Task to complete
Search the material for "rule" and show all lines that contain it.

Content starts

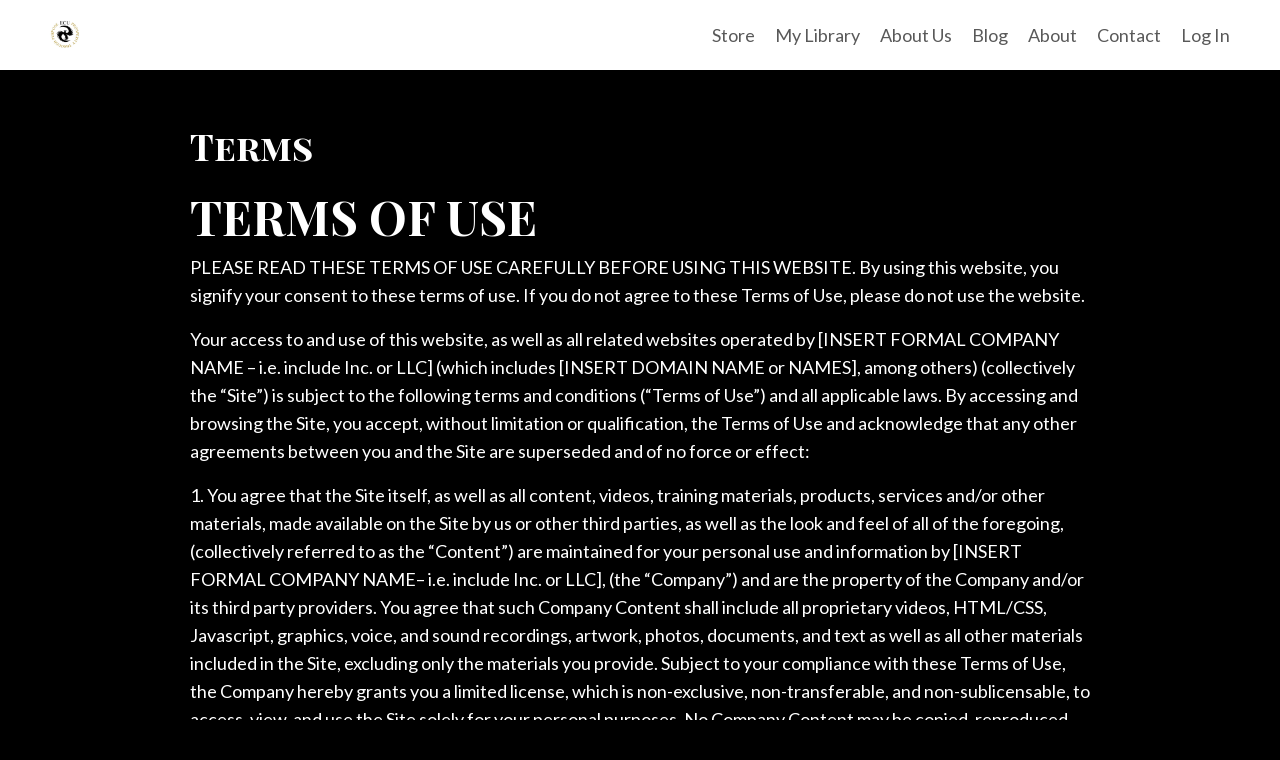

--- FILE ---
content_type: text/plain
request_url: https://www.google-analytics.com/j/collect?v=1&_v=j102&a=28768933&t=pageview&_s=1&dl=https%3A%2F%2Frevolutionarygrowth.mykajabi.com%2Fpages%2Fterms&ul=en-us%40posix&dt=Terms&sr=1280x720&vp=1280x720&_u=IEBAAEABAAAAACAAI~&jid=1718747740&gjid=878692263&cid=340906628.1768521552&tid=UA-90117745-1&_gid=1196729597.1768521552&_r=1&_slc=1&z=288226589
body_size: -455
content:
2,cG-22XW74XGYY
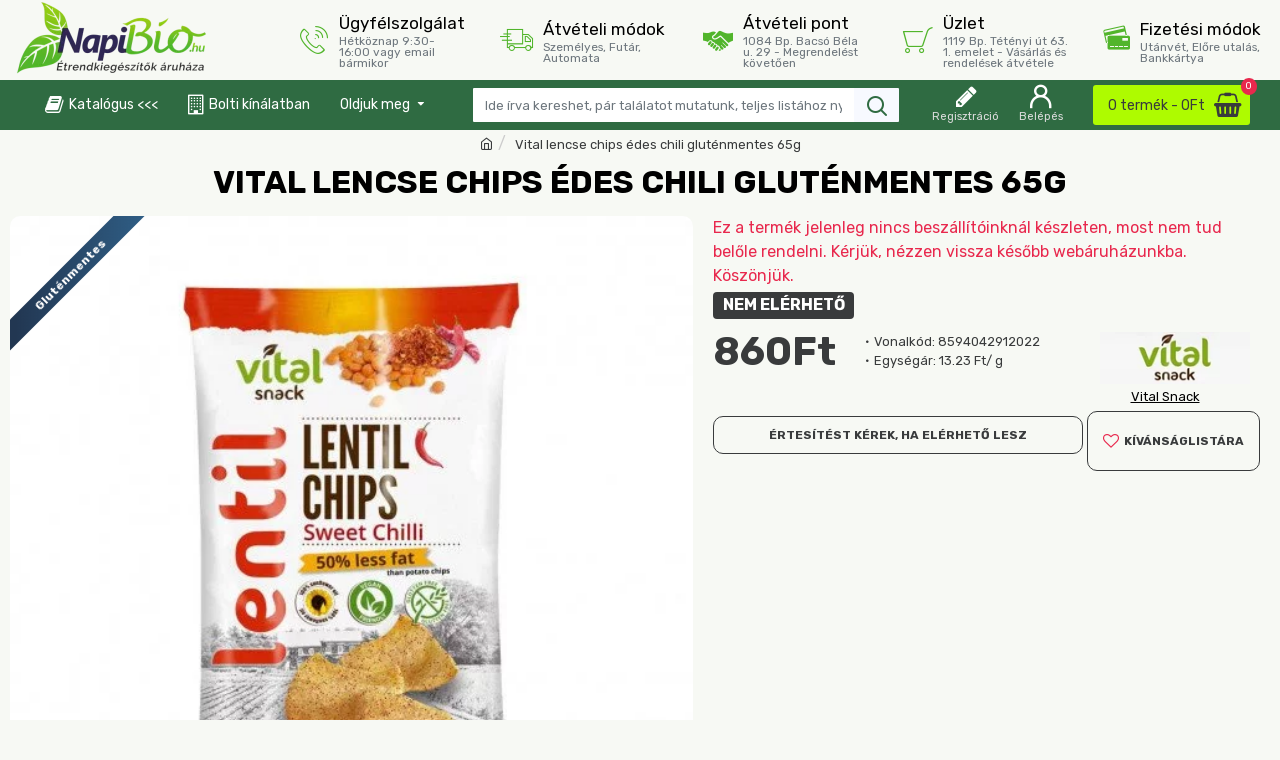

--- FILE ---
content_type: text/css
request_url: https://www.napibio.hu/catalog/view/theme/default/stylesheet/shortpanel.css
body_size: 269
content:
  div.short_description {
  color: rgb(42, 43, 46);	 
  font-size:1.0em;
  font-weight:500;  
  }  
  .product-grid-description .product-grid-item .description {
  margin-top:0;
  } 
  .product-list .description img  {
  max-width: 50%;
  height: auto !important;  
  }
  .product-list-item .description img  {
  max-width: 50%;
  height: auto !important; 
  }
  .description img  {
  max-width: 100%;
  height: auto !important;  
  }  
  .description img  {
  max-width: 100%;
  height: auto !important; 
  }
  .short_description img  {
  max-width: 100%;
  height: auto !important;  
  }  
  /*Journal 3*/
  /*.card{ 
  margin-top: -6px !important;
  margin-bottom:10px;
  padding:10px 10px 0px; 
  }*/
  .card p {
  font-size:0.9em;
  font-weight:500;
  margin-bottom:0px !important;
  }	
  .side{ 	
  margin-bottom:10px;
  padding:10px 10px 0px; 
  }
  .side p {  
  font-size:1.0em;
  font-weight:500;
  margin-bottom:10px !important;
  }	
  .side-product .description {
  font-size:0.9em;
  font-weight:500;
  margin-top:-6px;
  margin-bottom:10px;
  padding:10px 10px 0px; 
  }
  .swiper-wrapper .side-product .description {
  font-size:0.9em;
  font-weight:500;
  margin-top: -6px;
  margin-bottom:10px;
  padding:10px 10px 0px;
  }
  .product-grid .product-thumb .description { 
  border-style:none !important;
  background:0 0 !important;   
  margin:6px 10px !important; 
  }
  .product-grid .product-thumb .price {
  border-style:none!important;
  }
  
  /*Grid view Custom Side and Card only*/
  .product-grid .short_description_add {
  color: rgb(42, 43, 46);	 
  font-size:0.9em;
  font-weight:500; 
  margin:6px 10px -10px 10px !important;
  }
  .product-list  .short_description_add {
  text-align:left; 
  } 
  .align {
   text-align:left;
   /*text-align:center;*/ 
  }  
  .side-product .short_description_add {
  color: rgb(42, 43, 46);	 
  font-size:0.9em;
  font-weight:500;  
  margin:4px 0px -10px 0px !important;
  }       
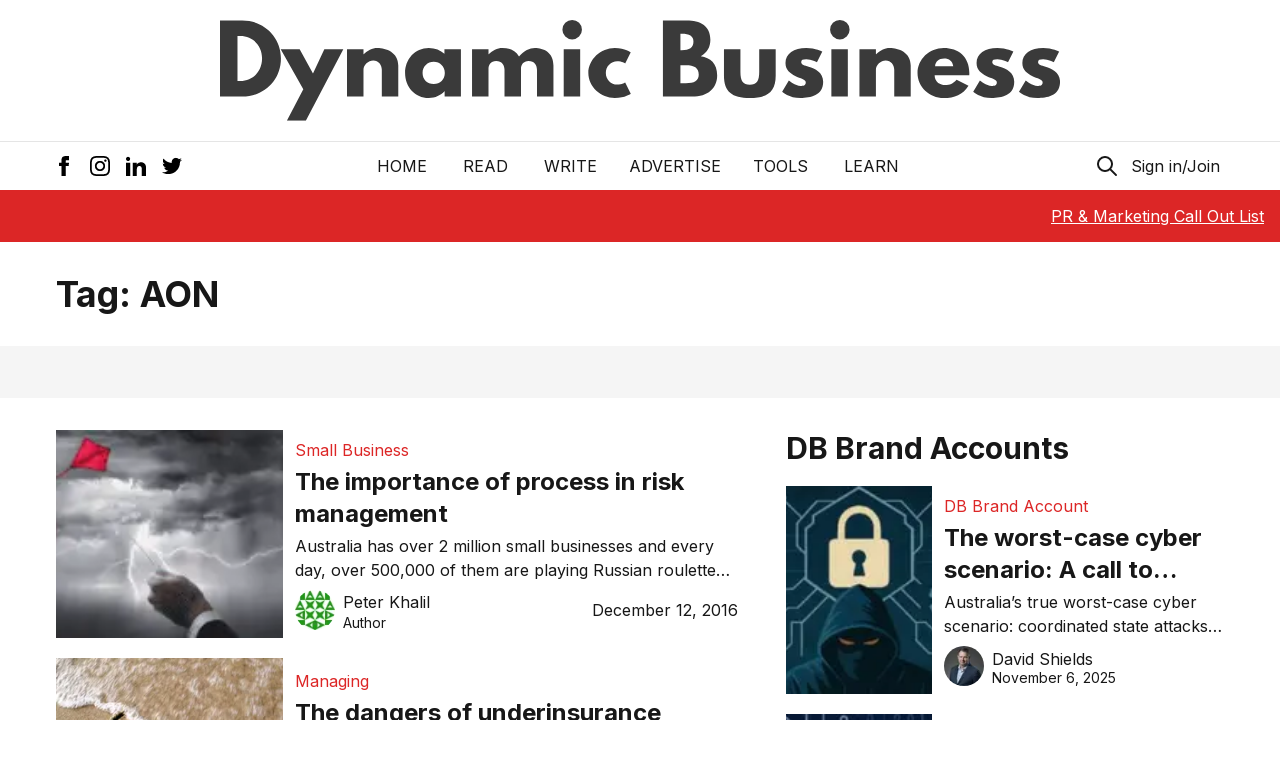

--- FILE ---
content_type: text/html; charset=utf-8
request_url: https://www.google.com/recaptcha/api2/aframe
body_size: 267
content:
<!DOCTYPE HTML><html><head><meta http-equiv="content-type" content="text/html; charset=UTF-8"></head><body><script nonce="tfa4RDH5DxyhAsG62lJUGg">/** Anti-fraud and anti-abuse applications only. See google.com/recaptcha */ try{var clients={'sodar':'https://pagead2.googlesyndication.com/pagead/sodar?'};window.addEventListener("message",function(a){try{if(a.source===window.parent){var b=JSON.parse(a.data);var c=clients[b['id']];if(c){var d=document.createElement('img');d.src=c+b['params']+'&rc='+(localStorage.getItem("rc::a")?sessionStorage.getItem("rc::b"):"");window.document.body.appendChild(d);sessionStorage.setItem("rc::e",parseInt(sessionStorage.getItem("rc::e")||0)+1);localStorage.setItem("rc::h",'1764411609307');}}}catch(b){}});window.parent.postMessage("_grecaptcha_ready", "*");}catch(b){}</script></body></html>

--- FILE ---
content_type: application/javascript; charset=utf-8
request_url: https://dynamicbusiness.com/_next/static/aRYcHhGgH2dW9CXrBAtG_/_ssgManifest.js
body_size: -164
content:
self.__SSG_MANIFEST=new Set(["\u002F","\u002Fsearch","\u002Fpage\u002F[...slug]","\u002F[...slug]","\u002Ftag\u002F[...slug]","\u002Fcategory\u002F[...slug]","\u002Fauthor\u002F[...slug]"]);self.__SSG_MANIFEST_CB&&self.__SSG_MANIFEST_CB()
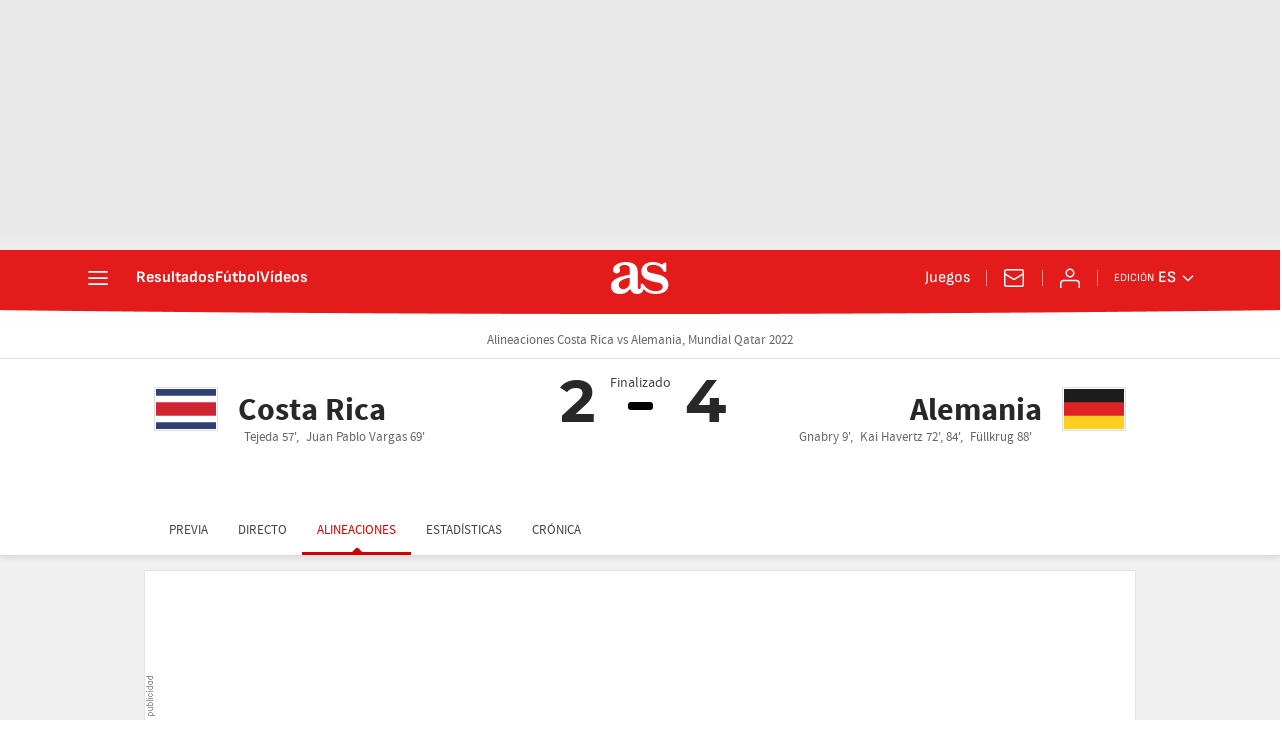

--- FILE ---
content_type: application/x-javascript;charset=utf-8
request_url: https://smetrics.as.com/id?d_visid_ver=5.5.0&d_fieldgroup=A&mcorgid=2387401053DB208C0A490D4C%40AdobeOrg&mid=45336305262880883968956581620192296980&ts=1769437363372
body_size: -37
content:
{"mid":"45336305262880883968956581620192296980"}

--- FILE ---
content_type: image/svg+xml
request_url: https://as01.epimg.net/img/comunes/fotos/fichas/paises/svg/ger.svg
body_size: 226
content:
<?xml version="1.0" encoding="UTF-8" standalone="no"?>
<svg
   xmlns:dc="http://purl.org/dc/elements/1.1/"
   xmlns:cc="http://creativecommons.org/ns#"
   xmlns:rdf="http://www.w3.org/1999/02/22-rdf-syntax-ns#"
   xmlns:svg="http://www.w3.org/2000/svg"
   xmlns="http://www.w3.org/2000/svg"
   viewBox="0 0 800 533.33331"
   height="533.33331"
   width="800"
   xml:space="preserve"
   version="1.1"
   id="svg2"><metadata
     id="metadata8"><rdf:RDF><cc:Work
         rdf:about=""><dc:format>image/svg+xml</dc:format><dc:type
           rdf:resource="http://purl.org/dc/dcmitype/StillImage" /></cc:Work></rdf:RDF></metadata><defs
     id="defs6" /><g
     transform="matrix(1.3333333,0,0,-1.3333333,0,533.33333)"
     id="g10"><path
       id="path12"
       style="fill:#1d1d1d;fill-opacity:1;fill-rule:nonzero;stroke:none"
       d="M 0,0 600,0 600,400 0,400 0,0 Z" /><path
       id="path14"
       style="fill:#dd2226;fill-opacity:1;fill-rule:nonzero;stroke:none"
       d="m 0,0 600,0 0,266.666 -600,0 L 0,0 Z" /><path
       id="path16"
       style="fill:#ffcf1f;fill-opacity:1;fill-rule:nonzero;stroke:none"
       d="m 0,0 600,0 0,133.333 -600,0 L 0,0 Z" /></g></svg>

Content ends

Task result
       style="fill:#1d1d1d;fill-opacity:1;fill-rule:nonzero;stroke:none"
       style="fill:#dd2226;fill-opacity:1;fill-rule:nonzero;stroke:none"
       style="fill:#ffcf1f;fill-opacity:1;fill-rule:nonzero;stroke:none"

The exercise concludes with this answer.